Keepers Wrangle Ally the Alligator So They Can Save Her Record-Breaking 60 Eggs

The zoo's general manager Tim Faulkner explained the eggs wouldn't hatch in the Australian heat if they were not moved.

When zookeepers took on the mission of moving 60 alligator eggs, their first challenge was to avoid the wrath of mom.

Ally, an alligator measuring more than 11 feet, surprised keepers at the Australian Reptile Park near Sydney earlier this week by laying a record-breaking 60 eggs overnight.

“That’s the record,” the zoo’s general manager, Tim Faulkner, said in a statement. “Biggest catch of eggs.”

It broke her own previous record of 52 eggs, which she laid last year.

But because alligators are native to swamps and wetlands, Ally’s eggs are in danger of not hatching in Australia’s hotter climate, where temperatures reach more than 100 degrees Fahrenheit.

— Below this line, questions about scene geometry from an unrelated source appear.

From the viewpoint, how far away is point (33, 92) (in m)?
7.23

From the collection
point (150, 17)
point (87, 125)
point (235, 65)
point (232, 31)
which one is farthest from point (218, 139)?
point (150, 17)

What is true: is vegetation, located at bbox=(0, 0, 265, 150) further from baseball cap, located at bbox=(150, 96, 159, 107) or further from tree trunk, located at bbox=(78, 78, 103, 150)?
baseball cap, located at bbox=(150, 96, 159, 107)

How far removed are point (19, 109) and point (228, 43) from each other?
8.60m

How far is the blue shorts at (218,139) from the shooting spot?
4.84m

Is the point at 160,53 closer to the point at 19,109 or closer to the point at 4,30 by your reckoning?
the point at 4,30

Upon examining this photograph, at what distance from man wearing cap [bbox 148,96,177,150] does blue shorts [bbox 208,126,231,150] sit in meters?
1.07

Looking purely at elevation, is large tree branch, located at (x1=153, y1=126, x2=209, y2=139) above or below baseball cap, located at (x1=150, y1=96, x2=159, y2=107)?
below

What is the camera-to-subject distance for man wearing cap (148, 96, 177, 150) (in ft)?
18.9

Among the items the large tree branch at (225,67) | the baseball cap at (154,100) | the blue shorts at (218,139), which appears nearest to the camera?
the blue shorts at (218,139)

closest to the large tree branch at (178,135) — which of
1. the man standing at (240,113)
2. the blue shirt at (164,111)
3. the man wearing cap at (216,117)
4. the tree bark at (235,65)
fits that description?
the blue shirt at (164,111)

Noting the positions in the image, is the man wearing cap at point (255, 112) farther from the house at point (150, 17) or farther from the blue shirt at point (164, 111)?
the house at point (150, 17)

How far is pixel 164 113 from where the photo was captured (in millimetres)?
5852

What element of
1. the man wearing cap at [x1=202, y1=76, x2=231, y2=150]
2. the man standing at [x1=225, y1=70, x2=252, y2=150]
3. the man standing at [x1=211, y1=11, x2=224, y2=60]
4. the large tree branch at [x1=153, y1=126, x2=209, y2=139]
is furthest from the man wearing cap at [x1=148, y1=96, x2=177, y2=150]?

In order to save her eggs, zookeepers set out on a plan to re-home them in an incubator.

Faulkner said keepers were prepared to encounter a reluctant mom.

“We firstly must get past the aggressive female guarding their nests – they will get agitated by our approach,” he explained. “If we set a foot wrong, they will go for us, making it a very dangerous procedure.”

When it came to restraining Ally, eight wranglers jumped in to keep the mother alligator subdued.

Taking the eggs from the lagoon, which is filled with 40 adult alligators, also protects her babies from cannibalism, Faulkner said.

”One of the biggest predators to alligators is alligators,” Faulkner said. “With 40 predators in there, they wouldn’t last very long."

Thankfully they succeeded in removing Ally's eggs. They have been taken to the incubator and will hatch after about 70 days.